Whatcom Jazz Music Arts Center: Blake Angelos with Michael Glynn and Julian MacDonough - Wednesday, November 12th, 2014


Blake Angelos with Cory Weeds
Photo by Rev Meredith Ann Murray


WJMAC: Blake Angelos with Michael Glynn and Julian MacDonough

Wednesday, November 12th

This is the third performance I have seen at the new Whatcom Jazz Music Arts Center a.k.a. Downstairs at the Majestic. The common element in each performance has been drummer and founder of WJMAC, Julian MacDonough. Julian is always excellent. He is easily one of the, if not the, most talented drummers in town. He also has a great sense of humor that often comes though in performance. However, up until now, perhaps wanting to convey the importance of WJMAC, he hasn’t entirely shown it up on the new stage.
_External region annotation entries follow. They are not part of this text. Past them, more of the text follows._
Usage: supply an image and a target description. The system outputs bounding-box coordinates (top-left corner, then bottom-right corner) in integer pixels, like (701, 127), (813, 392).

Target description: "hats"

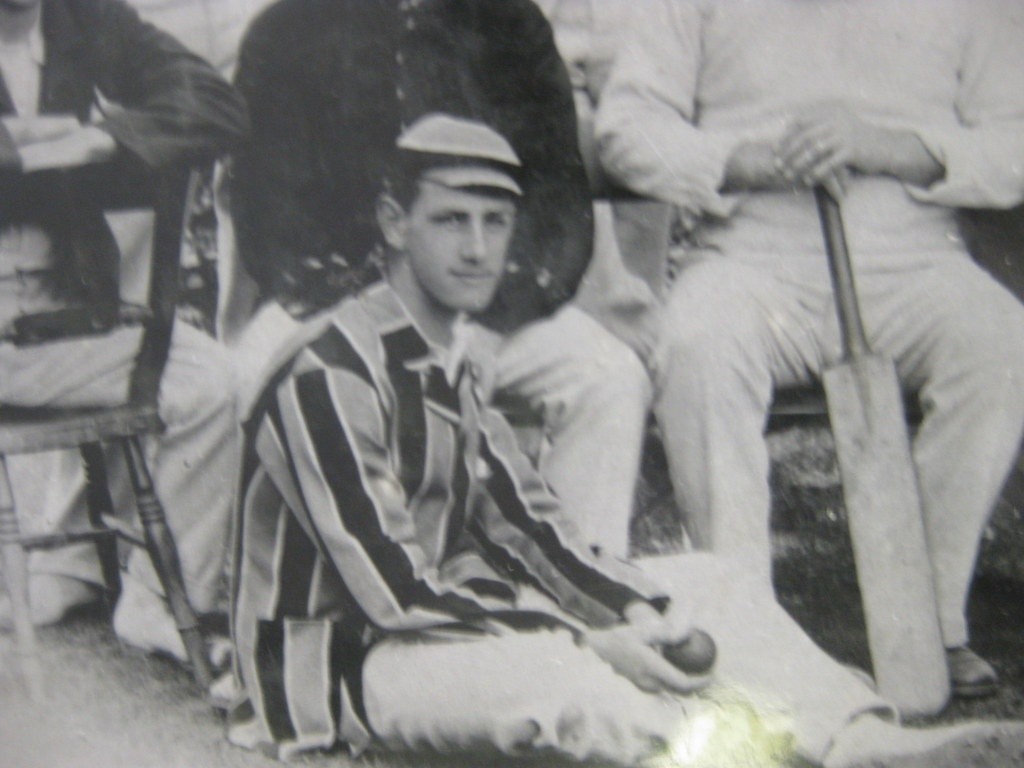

(396, 110), (523, 201)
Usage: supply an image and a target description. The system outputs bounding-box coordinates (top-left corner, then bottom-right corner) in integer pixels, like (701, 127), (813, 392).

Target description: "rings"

(817, 142), (828, 154)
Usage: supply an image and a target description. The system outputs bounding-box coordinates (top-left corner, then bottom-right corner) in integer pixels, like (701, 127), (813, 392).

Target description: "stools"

(0, 395), (208, 721)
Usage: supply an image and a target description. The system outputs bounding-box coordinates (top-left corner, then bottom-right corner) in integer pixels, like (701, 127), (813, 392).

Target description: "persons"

(0, 0), (251, 680)
(592, 0), (1024, 694)
(218, 0), (658, 557)
(225, 114), (1023, 768)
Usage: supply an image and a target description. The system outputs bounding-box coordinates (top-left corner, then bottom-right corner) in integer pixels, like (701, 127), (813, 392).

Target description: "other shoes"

(945, 645), (1002, 696)
(111, 586), (235, 670)
(823, 717), (1024, 768)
Until tonight.

Blake Angelos and Julian have played together for many years, most notably as the Blake Angelos Trio at the now defunct Chuckanut Ridge Winery/Ridge (today, the Redlight). In the time since, Blake has been performing an excellent solo gig at the the Bellwether on Friday and Saturday nights. It has been a couple of years since he and Julian have played together.

What is immediately apparent is how comfortable they are with each other. Blake and Julian seem to have a sort of weird twin language constructed out of slight nods, the raising of an eyebrow, winces, smirks and smiles. Michael Glynn is so quick and talented that he apparently needs no translation. The resulting music has a certain ineffable quality of lightness, of mastered ease, of effortlessness. It flows out and back in to the trio of musicians like breathing, the most natural thing in the world for each of these beings to be doing. Like watching a great dancer dance with abandonment and unconscious grace.

I couldn’t tell you what the names of most of the songs where. I really wasn’t listening to write anything like this review. And it has been a couple of weeks since, but the performance was haunting. It was good. What music is meant for. I do remember marking in my mind the aching and poignant piano playing by Blake on Lament by J. J. Johnson and then, the entire trio on Herbie Hancock’s Drifting.

It was in the Hancock piece that I saw Julian MacDonough perform laughter and joy on the drums. Listening, you could not help but smile. Through several solo drum breaks, he evoked a world of inventive rhythm: crickets chirping, hands playing fast patty cake, children jumping rope Double Dutch, the sound of Charlie Chaplin’s dancing rolls in the Gold Rush, the warped ticking of the clocks in a Dali painting. I could see Julian smiling, glancing over at Blake, each of them trading clever musical one-liners, inside jokes, knock-knock riddles and the shared simple experience of the joy of performing with the other. Certainly a privilege and a pleasure to witness. And, in my estimation, the most convincing argument to support the truly wonderful experience that is being brought to life downstairs at the Majestic.